Data excerpts:

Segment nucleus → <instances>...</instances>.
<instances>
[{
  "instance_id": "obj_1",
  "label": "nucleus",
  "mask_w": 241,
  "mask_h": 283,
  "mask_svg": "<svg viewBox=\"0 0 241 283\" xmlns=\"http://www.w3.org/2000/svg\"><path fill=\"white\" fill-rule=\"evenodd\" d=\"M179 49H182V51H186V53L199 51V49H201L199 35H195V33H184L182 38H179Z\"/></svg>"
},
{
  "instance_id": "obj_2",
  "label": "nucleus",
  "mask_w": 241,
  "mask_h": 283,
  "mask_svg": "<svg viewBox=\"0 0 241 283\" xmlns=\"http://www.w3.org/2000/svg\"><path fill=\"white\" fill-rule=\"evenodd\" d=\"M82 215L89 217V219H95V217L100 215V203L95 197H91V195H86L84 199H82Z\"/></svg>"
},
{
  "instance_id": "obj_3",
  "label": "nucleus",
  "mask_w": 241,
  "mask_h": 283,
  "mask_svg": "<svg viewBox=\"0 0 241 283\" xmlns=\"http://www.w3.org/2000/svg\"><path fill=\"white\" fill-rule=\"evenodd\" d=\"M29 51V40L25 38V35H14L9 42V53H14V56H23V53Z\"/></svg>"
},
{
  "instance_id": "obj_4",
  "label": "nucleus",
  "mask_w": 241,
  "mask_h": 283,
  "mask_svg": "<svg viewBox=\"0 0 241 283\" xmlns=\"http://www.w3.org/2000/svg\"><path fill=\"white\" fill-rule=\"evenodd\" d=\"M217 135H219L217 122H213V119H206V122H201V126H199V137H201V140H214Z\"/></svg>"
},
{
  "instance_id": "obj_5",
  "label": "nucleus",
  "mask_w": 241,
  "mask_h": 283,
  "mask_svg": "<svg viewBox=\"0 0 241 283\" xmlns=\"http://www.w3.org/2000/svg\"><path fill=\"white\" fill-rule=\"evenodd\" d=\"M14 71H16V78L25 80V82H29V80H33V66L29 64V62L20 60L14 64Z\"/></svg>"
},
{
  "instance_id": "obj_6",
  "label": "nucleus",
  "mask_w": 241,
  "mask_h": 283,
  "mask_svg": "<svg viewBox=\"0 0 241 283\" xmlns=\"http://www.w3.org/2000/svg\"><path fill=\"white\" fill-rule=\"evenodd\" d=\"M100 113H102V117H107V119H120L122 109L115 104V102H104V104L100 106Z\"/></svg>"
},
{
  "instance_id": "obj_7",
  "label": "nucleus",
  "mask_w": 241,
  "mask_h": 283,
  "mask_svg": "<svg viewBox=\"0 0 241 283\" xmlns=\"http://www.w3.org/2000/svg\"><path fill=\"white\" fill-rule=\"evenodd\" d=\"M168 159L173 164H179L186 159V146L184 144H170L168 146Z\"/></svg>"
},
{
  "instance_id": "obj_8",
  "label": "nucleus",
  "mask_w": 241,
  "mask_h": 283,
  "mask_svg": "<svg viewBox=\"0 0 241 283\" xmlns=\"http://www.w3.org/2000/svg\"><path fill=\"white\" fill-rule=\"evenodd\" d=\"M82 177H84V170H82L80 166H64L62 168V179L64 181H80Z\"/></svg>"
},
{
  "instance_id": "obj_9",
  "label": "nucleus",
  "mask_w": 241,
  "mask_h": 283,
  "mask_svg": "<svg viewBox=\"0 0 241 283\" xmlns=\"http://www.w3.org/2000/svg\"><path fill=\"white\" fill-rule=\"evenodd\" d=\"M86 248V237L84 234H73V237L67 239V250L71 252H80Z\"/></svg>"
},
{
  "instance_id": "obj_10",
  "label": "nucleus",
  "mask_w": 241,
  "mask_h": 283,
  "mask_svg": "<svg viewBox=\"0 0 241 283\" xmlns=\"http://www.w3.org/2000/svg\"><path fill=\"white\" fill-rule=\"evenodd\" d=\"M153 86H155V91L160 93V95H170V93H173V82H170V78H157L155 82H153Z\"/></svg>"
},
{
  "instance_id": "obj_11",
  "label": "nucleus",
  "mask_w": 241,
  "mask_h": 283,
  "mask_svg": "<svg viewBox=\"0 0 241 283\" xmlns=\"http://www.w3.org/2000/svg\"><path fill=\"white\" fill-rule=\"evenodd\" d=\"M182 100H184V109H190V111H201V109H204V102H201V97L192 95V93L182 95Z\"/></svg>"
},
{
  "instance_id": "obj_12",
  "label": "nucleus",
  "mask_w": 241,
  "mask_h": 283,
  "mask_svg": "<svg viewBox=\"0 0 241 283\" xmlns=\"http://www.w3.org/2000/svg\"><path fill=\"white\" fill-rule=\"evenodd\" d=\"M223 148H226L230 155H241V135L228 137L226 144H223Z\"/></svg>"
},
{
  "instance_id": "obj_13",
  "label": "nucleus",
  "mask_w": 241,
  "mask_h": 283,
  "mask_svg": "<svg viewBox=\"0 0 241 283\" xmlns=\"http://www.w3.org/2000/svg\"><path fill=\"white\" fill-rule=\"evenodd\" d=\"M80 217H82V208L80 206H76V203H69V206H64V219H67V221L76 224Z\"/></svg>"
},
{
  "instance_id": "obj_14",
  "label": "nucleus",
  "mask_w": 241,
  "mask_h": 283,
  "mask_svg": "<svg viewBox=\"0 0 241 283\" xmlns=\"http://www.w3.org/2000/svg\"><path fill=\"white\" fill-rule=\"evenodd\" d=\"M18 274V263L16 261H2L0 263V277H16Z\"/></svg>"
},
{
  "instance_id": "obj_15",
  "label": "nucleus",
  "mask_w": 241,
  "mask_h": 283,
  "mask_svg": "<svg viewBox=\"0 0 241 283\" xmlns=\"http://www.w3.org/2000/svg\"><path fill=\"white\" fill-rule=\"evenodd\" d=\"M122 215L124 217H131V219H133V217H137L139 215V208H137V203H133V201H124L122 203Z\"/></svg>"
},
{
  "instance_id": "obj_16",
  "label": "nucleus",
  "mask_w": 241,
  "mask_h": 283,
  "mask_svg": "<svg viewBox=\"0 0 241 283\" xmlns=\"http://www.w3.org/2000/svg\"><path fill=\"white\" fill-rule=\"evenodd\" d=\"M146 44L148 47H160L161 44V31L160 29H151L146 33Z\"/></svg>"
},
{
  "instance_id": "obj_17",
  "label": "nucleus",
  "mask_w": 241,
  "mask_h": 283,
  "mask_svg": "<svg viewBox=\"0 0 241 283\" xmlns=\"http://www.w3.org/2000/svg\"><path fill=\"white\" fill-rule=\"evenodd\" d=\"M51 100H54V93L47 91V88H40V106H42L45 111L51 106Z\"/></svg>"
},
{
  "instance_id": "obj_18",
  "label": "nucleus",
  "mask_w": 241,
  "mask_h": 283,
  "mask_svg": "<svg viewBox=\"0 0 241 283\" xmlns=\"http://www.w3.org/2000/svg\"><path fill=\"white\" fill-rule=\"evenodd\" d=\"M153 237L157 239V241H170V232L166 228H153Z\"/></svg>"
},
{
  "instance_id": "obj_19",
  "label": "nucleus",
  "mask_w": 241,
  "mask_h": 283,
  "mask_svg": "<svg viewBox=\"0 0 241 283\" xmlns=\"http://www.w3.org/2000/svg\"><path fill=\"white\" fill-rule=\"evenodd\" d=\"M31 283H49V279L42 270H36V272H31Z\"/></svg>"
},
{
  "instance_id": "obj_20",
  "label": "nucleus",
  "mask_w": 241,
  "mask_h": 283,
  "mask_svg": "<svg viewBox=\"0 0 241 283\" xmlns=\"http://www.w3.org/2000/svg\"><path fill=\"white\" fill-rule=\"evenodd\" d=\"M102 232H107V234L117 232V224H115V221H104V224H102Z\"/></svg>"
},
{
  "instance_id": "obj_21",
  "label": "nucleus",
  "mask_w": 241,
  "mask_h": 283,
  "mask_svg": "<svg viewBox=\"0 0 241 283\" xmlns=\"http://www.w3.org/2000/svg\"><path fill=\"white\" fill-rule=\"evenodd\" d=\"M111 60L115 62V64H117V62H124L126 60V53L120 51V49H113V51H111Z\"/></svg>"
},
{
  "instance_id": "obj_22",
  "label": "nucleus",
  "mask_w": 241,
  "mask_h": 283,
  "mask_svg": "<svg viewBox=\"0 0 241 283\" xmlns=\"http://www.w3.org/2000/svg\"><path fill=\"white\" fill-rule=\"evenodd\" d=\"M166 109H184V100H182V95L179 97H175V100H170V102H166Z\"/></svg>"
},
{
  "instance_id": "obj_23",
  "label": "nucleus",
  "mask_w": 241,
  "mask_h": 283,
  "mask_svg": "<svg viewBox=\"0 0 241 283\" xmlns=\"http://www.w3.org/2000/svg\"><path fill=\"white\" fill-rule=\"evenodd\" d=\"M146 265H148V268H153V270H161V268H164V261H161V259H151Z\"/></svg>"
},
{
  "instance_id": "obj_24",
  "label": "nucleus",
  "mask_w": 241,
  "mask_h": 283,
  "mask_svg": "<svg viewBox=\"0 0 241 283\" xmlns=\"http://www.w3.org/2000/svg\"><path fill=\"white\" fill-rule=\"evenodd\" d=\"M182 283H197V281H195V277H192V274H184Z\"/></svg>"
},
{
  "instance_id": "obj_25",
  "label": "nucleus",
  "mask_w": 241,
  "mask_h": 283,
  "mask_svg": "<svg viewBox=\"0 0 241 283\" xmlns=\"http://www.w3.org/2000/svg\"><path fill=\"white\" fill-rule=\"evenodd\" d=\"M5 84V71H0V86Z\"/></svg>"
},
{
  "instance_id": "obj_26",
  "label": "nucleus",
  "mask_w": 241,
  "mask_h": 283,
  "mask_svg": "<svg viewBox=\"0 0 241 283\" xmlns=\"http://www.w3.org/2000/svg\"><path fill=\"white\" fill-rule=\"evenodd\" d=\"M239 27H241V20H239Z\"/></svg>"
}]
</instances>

Written instruction: Can you locate every line in the listing above that contains the string "instances"? Copy each of those lines in full.

Full solution:
Segment nucleus → <instances>...</instances>.
<instances>
</instances>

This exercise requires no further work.